▶ **Task item**
Pictures excluded, copy word for word the lines from the one holding "Snowy street with" through the last line below.

START Recorded information

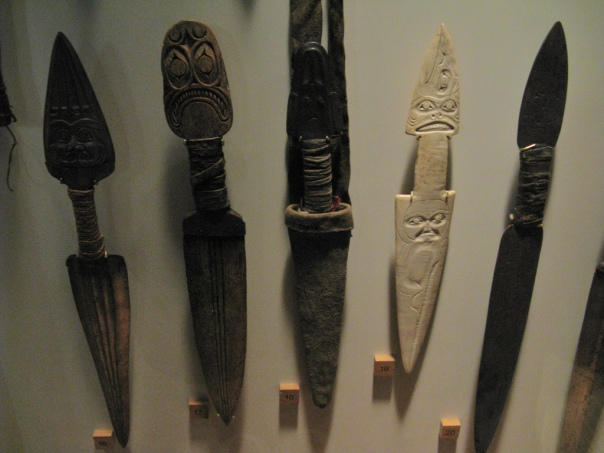 Field Museum of Natural History, located in Chicago, Illinois, The outside two knives are of Tlingit design. The one on the left is made of iron and has a face representing a dogfish shark. The far right dagger looks to also be made of metal but has just a faint design. The second dagger from the left was made of bone by a Kwakiutl person. It too has a dogfish shark design, although the eyes on this one are a bit more convincing. The middle dagger and the one to the right of it are both made by Haida people and may be made of stone and bone respectively. The middle dagger belonged to Chief Moses, who lived in eastern Washington up to the end of the 19th century when he passed away. The whitish dagger has carved on it two ravens, a man, and a dogfish. Flickr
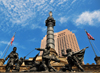 Cleveland, Ohio, USA: Public Square - Soldiers' and Sailors' Monument - honors servicemen from Cuyahoga County in the Civil War Yankee forces - Advance Guard Grouping - sculptures and design by architect Levi T. Scofield - in the background 200 Public Square tower - photo by M.Torres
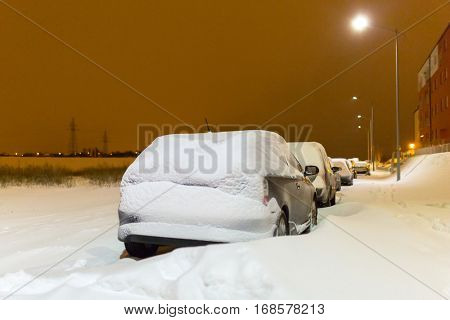 Snowy street with cars after winter snowfall in Poland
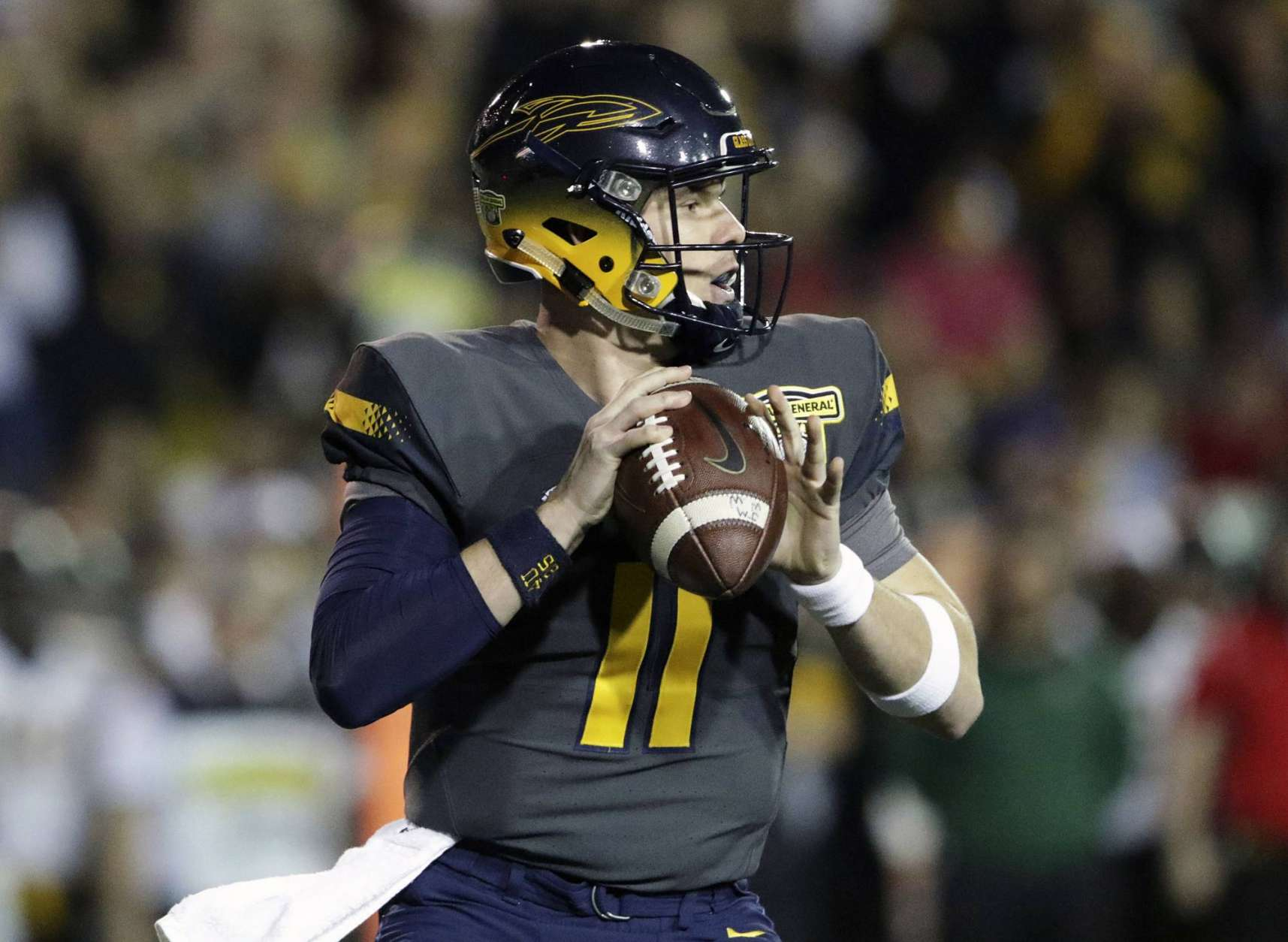 Toledo quarterback Logan Woodside looks to pass against Appalachian State in the first half during the Dollar General Bowl NCAA college football game Saturday, Dec. 23, 2017, in Mobile, Ala. (AP Photo/Dan Anderson)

END Recorded information

▶ **Answer to the exercise**
 Snowy street with cars after winter snowfall in Poland
 Toledo quarterback Logan Woodside looks to pass against Appalachian State in the first half during the Dollar General Bowl NCAA college football game Saturday, Dec. 23, 2017, in Mobile, Ala. (AP Photo/Dan Anderson)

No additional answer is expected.